Note: In named constructors, the initializer list (the part after :) is used to initialize member variables and must come before the constructor body ({}), primarily for handling initialization of non-nullable variables.

4. Optional Parameters in Constructors

Constructors can also use optional parameters (positional or named) to make initialization more flexible:

class Person {
  String name;
  int age;
  String? gender; // Gender (optional)

  // Named constructor: using named optional parameters
  Person(this.name, this.age, {this.gender});

  void printInfo() {
    print("Name: $name, Age: $age, Gender: ${gender ?? 'Not specified'}");
  }
}

void main() {
  Person p1 = Person("Zheng Shi", 22); // Without specifying gender
  p1.printInfo(); // Output: Name: Zheng Shi, Age: 22, Gender: Not specified

  Person p2 = Person("Wang Shiyi", 26, gender: "Male"); // With gender specified
  p2.printInfo(); // Output: Name: Wang Shiyi, Age: 26, Gender: Male
}

V. Object Memory Model (Simplified Understanding)
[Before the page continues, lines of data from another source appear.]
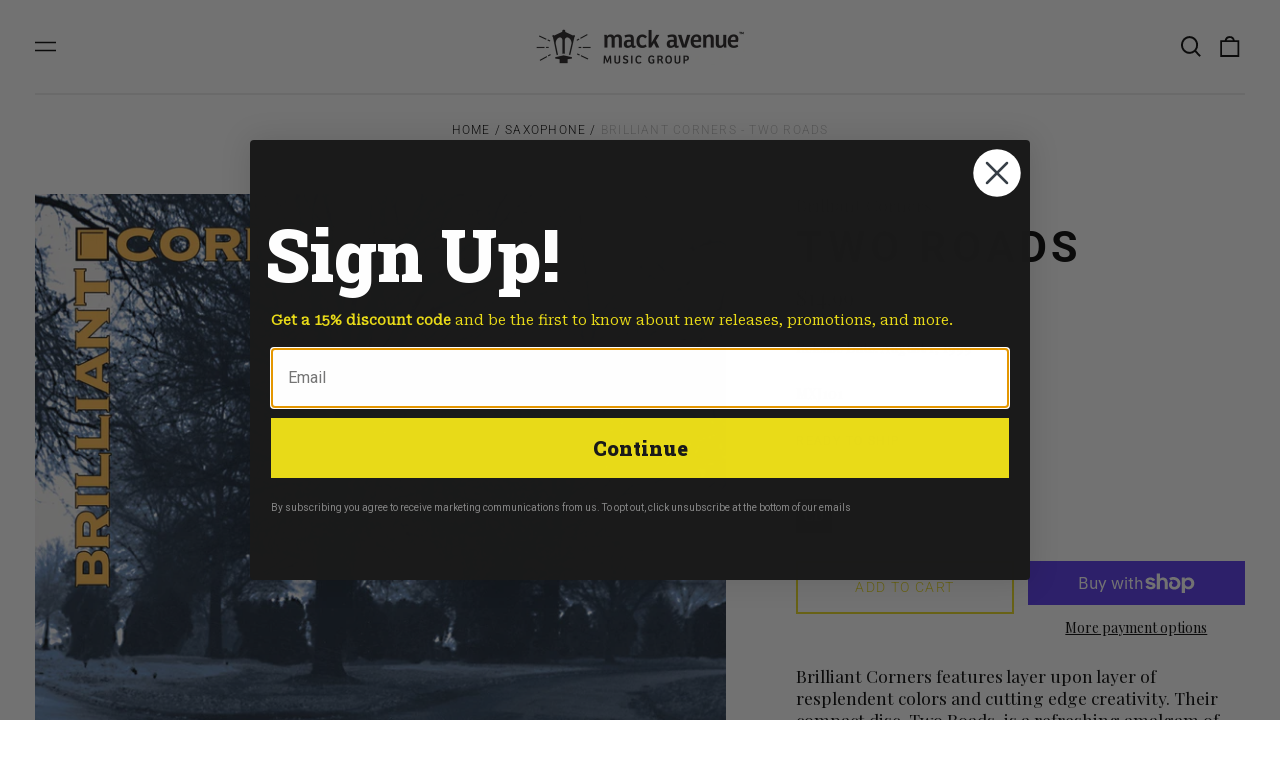

--- FILE ---
content_type: text/html; charset=utf-8
request_url: https://mackavenue.com/variants/40623997681707/?section_id=store-availability
body_size: -239
content:
<div id="shopify-section-store-availability" class="shopify-section"><script type="application/json" data-availability-json>{
    "variant": 40623997681707
    
  }
</script>
</div>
To better understand classes and objects, let's briefly examine how they're stored in memory:

1. A class is a "template" that exists only once in memory
2. Each object is an instance created from the template, each occupying independent memory space
3. Objects store values of member variables, while member methods share the class definition

class Person {
  String name;
  Person(this.name);
  void sayHello() => print("Hello, $name");
}

void main() {
  Person p1 = Person("A");
  Person p2 = Person("B");
  // p1 and p2 are two independent objects with names "A" and "B" respectively
  // but they share the same definition of the sayHello method
}